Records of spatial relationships
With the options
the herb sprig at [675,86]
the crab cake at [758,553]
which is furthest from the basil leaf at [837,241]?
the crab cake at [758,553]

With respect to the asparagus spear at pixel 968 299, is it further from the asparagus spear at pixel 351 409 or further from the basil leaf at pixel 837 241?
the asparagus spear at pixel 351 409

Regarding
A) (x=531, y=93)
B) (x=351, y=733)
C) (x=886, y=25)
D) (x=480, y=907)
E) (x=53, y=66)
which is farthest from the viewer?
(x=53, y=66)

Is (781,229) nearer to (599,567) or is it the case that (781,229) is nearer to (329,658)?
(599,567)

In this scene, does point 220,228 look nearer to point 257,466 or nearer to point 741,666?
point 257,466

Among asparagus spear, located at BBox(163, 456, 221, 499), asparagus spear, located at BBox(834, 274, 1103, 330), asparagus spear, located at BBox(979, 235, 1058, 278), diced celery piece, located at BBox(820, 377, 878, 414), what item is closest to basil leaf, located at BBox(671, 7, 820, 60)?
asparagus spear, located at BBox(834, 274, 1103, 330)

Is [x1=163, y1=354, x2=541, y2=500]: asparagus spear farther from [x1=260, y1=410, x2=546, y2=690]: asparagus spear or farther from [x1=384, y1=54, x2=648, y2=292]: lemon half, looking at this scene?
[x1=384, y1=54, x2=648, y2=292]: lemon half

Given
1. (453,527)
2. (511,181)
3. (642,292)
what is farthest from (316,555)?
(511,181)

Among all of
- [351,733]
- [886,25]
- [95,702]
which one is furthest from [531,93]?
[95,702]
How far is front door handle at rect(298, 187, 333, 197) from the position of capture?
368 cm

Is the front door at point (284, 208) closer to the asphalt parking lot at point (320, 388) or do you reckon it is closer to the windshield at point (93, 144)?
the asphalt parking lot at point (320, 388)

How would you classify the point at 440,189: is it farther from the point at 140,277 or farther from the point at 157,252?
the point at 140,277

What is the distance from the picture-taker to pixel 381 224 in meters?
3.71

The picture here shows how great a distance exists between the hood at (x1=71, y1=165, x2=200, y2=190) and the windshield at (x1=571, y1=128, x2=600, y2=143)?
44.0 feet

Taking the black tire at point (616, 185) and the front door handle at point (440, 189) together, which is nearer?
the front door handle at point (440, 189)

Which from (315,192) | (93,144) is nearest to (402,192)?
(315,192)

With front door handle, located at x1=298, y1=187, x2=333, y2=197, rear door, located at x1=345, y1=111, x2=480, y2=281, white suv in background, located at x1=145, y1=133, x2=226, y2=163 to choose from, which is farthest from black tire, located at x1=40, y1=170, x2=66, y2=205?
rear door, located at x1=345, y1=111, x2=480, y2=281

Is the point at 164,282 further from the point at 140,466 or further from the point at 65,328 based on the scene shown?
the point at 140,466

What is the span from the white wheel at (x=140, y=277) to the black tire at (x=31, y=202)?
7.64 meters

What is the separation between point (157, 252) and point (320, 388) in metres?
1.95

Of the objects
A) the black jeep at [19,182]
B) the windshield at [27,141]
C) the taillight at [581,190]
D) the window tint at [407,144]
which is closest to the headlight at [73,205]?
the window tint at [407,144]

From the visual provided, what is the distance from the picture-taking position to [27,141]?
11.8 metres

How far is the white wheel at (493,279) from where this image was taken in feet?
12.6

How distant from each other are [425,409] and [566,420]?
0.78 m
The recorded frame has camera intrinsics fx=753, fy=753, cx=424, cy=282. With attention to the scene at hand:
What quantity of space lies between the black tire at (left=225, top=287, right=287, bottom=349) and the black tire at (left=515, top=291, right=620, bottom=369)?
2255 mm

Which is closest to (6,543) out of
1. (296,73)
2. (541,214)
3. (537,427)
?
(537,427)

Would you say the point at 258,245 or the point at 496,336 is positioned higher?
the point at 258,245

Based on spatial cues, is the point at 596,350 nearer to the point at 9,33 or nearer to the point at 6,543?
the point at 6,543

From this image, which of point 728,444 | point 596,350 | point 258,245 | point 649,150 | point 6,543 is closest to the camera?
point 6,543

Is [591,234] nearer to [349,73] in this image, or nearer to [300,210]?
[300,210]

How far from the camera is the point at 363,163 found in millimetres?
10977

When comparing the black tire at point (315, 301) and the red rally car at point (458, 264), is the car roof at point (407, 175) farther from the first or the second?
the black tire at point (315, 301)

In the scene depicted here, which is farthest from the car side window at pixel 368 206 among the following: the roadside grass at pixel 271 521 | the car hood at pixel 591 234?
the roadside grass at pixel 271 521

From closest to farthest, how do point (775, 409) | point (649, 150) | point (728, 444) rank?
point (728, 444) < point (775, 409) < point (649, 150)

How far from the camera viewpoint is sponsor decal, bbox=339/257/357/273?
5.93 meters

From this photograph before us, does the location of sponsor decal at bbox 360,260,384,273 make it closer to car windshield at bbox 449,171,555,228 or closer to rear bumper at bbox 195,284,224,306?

Work to complete: Copy out all of the items above word for word.

Exercise answer:
With the options
the herb sprig at [675,86]
the crab cake at [758,553]
which is furthest from the basil leaf at [837,241]?
the crab cake at [758,553]

With respect to the asparagus spear at pixel 968 299, is it further from the asparagus spear at pixel 351 409 or further from the basil leaf at pixel 837 241?
the asparagus spear at pixel 351 409

Regarding
A) (x=531, y=93)
B) (x=351, y=733)
C) (x=886, y=25)
D) (x=480, y=907)
E) (x=53, y=66)
which is farthest from the viewer?
(x=53, y=66)

Is (781,229) nearer to (599,567) or is it the case that (781,229) is nearer to (329,658)?
(599,567)

In this scene, does point 220,228 look nearer to point 257,466 or nearer to point 741,666?
point 257,466

Among asparagus spear, located at BBox(163, 456, 221, 499), asparagus spear, located at BBox(834, 274, 1103, 330), asparagus spear, located at BBox(979, 235, 1058, 278), diced celery piece, located at BBox(820, 377, 878, 414), what item is closest to basil leaf, located at BBox(671, 7, 820, 60)?
asparagus spear, located at BBox(834, 274, 1103, 330)

Is [x1=163, y1=354, x2=541, y2=500]: asparagus spear farther from [x1=260, y1=410, x2=546, y2=690]: asparagus spear or farther from [x1=384, y1=54, x2=648, y2=292]: lemon half, looking at this scene?
[x1=384, y1=54, x2=648, y2=292]: lemon half

Given
1. (453,527)
2. (511,181)
3. (642,292)
what is farthest from (316,555)?
(511,181)

Among all of
- [351,733]
- [886,25]
- [95,702]
which one is furthest from [531,93]?
[95,702]
How far is front door handle at rect(298, 187, 333, 197) from the position of capture?
368 cm

Is the front door at point (284, 208) closer to the asphalt parking lot at point (320, 388) or do you reckon it is closer to the windshield at point (93, 144)?
the asphalt parking lot at point (320, 388)

How would you classify the point at 440,189: is it farther from the point at 140,277 or farther from the point at 157,252?
the point at 140,277

What is the distance from the picture-taker to pixel 381 224 in meters?
3.71

The picture here shows how great a distance exists between the hood at (x1=71, y1=165, x2=200, y2=190) and the windshield at (x1=571, y1=128, x2=600, y2=143)?
44.0 feet

Taking the black tire at point (616, 185) and the front door handle at point (440, 189) together, which is nearer?
the front door handle at point (440, 189)

Which from (315,192) | (93,144) is nearest to (402,192)?
(315,192)

With front door handle, located at x1=298, y1=187, x2=333, y2=197, rear door, located at x1=345, y1=111, x2=480, y2=281, white suv in background, located at x1=145, y1=133, x2=226, y2=163 to choose from, which is farthest from black tire, located at x1=40, y1=170, x2=66, y2=205?
rear door, located at x1=345, y1=111, x2=480, y2=281

Is the point at 164,282 further from the point at 140,466 or further from the point at 65,328 based on the scene shown?
the point at 140,466

What is the span from the white wheel at (x=140, y=277) to the black tire at (x=31, y=202)?
7.64 meters

What is the separation between point (157, 252) and point (320, 388) in metres?
1.95

Of the objects
A) the black jeep at [19,182]
B) the windshield at [27,141]
C) the taillight at [581,190]
D) the window tint at [407,144]
which is closest to the headlight at [73,205]?
the window tint at [407,144]

From the visual provided, what is the distance from the picture-taking position to [27,141]?
11.8 metres

How far is the white wheel at (493,279) from where this image was taken in feet?
12.6

How distant from each other are [425,409] and [566,420]?
0.78 m
The recorded frame has camera intrinsics fx=753, fy=753, cx=424, cy=282. With attention to the scene at hand:
What quantity of space lies between the black tire at (left=225, top=287, right=287, bottom=349) and the black tire at (left=515, top=291, right=620, bottom=369)?
2255 mm

Which is closest to (6,543) out of
1. (296,73)
2. (541,214)
3. (537,427)
?
(537,427)

Would you say the point at 258,245 or the point at 496,336 is positioned higher?
the point at 258,245

Based on spatial cues, is the point at 596,350 nearer to the point at 9,33 or nearer to the point at 6,543?
the point at 6,543

From this image, which of point 728,444 | point 596,350 | point 258,245 | point 649,150 | point 6,543 is closest to the camera?
point 6,543

Is [591,234] nearer to [349,73] in this image, or nearer to [300,210]?
[300,210]

How far from the camera is the point at 363,163 found in millimetres?
10977

When comparing the black tire at point (315, 301) and the red rally car at point (458, 264), is the car roof at point (407, 175) farther from the first or the second?
the black tire at point (315, 301)

In the scene depicted here, which is farthest from the car side window at pixel 368 206 among the following: the roadside grass at pixel 271 521 | the car hood at pixel 591 234?
the roadside grass at pixel 271 521

From closest to farthest, how do point (775, 409) | point (649, 150) | point (728, 444) rank?
point (728, 444) < point (775, 409) < point (649, 150)

How far from the camera viewpoint is sponsor decal, bbox=339/257/357/273?
5.93 meters

From this photograph before us, does the location of sponsor decal at bbox 360,260,384,273 make it closer to car windshield at bbox 449,171,555,228 or closer to rear bumper at bbox 195,284,224,306?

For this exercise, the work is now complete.